On the contrary. Anyone can tell that they are very good at what they do. But I would be wary of judging any trends in their playing. A player may go into a slump or be on fire, but I would suggest that their performance is just fitting in line with a hard-coded variability in their various professions.

Is Bryant better than Jeter because the frequency distribution of his performance is tighter around the average?

No. I think that baseball is just a different kind of game than football. A basketball player has greater control than a batter in baseball, for whatever reason.

I’m trying to make here aren’t about showing who is better or worse: it’s about the limitations of the range and frequency of positive outcomes, even among demonstrably skilled individuals like Bryant and Jeter.

Is this some kind of a comment about determinism versus free will?

Somewhat, yes. I’m not suggesting that a guiding hand moves Kobe Bryant’s ball in or out of the hoop. Yet I notice many processes that look like random noise when seen chronologically, but show very specific shapes of a frequency distribution. This implies that many different activities follow a preprogrammed type of variability. The game for investors and athletes would be trying to increase that average level of performance; recognize that variability and randomness will exist even at some preprogrammed rate; and that one should try to analyze one’s mistakes but keep a skeptical eye towards the lessons learned from differences in output. Maybe the underperformance wasn’t a “mistake,” but just the pendulum naturally, temporarily, swinging in the other direction.

How would you compare this to comments by Nassim Taleb on being Fooled by Randomness?

He writes a lot that people often attribute large causes to things that were only random in nature. I think life, investing, and sports aren’t random, but they fit some underlying frequency distribution. If Tom Brady’s performance were random, we wouldn’t be able to find any pattern in the frequency distribution of his yards per game. It might look like this, the frequency distribution for digits in the number Pi to 10,000 digits, what is called a Uniform Distribution. Instead, it fits pretty closely into a normal distribution, like a bell curve. The challenge for us, living on this earth, is that many of those probability distributions are unknowable when we don’t have any data. If you are curious, keep track of some variable in your own life—commuting time, successes at work, pages read per week—and send me the data. I’d be happy to tell you if it follows some pattern. I found that Google Maps’ time estimate errors fit a lognormal distribution with most estimates fairly correct until a few were extremely wrong.

This sounds academic, but it’s actually a helpful narrative. Playing lacrosse in high school and college, I used to overanalyze each of my games, to a potentially unhealthy degree. I was so excited after I scored six goals and had five assists against Rutgers my freshman year the first day my future in-laws saw me play. And yet I was dispirited when I dropped the ball, missed a few passes and went scoreless against one team my senior year or got the ball taken away from me by the defensemen on that team.

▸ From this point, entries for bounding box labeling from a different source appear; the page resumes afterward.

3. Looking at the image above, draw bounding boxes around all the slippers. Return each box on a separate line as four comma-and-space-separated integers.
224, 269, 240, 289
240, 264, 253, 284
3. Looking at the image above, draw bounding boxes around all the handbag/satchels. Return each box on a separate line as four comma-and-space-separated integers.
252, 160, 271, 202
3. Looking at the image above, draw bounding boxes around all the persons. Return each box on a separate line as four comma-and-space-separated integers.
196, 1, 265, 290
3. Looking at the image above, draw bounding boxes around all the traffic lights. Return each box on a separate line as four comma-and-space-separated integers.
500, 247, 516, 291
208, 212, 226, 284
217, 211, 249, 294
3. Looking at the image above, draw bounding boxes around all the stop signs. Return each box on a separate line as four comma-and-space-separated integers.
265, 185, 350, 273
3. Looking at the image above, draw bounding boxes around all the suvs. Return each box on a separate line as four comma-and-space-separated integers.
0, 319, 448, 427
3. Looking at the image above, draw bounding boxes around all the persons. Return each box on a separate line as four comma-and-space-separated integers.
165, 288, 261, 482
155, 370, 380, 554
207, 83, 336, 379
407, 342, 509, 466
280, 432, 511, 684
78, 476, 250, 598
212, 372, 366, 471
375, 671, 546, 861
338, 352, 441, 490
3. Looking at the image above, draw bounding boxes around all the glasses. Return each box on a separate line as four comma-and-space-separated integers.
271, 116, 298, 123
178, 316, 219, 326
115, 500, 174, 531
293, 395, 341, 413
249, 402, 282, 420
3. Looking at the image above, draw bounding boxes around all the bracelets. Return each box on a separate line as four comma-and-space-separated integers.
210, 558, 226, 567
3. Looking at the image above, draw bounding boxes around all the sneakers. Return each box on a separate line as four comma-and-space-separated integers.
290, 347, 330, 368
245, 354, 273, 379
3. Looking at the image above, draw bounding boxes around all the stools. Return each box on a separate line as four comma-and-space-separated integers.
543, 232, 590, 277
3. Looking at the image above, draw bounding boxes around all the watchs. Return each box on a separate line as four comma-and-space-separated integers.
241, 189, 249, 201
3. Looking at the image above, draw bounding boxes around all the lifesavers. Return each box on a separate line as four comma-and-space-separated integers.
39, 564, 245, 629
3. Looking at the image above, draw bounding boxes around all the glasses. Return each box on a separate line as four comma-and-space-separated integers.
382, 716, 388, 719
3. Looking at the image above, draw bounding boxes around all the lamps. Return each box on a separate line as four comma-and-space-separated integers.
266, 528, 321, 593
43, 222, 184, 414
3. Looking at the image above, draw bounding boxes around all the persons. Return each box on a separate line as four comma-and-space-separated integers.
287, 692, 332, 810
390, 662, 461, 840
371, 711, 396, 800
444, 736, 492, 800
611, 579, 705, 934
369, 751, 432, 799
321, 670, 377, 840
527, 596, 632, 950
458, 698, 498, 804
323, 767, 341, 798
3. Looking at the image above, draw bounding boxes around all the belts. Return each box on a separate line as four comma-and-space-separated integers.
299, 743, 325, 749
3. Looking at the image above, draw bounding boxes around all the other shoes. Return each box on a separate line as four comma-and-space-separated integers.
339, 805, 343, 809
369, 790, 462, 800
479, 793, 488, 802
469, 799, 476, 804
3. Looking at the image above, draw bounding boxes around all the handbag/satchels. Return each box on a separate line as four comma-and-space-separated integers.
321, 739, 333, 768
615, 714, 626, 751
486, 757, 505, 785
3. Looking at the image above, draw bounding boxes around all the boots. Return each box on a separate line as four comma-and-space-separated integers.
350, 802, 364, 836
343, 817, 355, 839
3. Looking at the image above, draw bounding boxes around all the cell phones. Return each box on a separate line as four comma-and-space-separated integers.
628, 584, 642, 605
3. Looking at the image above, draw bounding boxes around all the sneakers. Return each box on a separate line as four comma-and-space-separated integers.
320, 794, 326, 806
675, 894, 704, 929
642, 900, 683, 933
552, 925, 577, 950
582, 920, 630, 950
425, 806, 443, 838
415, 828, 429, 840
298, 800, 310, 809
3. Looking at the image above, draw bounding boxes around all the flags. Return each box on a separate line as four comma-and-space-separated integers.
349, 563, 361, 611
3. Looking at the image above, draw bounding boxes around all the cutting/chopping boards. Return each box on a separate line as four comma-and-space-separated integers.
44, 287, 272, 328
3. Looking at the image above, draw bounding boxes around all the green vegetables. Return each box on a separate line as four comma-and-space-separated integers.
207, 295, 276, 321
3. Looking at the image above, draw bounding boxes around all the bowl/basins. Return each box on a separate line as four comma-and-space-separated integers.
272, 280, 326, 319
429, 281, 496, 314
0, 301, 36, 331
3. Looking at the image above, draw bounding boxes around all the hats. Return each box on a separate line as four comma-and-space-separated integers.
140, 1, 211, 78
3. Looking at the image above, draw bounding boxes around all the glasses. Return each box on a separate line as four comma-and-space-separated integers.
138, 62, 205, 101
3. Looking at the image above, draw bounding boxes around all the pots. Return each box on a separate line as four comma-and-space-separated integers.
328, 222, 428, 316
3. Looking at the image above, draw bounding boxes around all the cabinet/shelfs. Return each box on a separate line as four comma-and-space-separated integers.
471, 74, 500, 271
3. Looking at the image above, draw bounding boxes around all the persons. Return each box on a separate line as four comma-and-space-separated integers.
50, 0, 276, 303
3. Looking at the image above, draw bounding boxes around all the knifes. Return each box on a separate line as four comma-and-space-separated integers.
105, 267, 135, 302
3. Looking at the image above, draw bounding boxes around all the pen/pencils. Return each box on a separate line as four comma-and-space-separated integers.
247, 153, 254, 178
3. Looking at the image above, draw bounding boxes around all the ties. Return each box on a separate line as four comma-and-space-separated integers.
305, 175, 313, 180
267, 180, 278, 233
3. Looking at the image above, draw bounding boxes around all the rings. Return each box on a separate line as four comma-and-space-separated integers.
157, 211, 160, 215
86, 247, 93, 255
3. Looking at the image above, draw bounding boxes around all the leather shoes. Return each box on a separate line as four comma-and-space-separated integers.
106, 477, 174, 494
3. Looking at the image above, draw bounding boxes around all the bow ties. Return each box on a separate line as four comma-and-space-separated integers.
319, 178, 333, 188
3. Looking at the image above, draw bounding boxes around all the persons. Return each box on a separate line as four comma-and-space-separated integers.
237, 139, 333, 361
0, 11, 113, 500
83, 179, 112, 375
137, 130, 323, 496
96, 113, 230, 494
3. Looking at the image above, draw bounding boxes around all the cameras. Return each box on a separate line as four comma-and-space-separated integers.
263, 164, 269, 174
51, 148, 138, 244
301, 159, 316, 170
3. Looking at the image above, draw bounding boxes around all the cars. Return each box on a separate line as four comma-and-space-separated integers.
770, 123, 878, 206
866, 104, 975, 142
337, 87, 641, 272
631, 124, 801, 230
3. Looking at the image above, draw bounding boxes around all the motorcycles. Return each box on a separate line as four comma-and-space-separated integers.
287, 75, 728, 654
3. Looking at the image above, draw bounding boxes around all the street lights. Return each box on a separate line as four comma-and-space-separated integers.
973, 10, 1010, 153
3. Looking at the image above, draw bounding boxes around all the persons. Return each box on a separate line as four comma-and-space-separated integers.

I just spent too much time after each game trying to analyze the reasons for this or that mistake. I just couldn’t understand in my heart that we all have good and bad days on the field. Or that these things occur even at some specific rate. I’d like to think now I have come to peace with this desire for over-analysis. We can best learn from relative performance in investing by focusing more on the actual process than the outcome.

Notes on Sports Figures:

In this article, some games of the players in each graph were eliminated where the player was not deemed to fully participate in the game (by reason of illness or otherwise). Note in 2013, Derek Jeter didn’t play a full season. Due to the forgoing, neither of Ryan Floyd or Barca Capital guarantees that the sports figures are accurate. Further, neither of Ryan Floyd nor Barca Capital intends that these graphs or numbers should be interpreted as investment advice or to suggest that investment returns in the future will be like they have been in the past.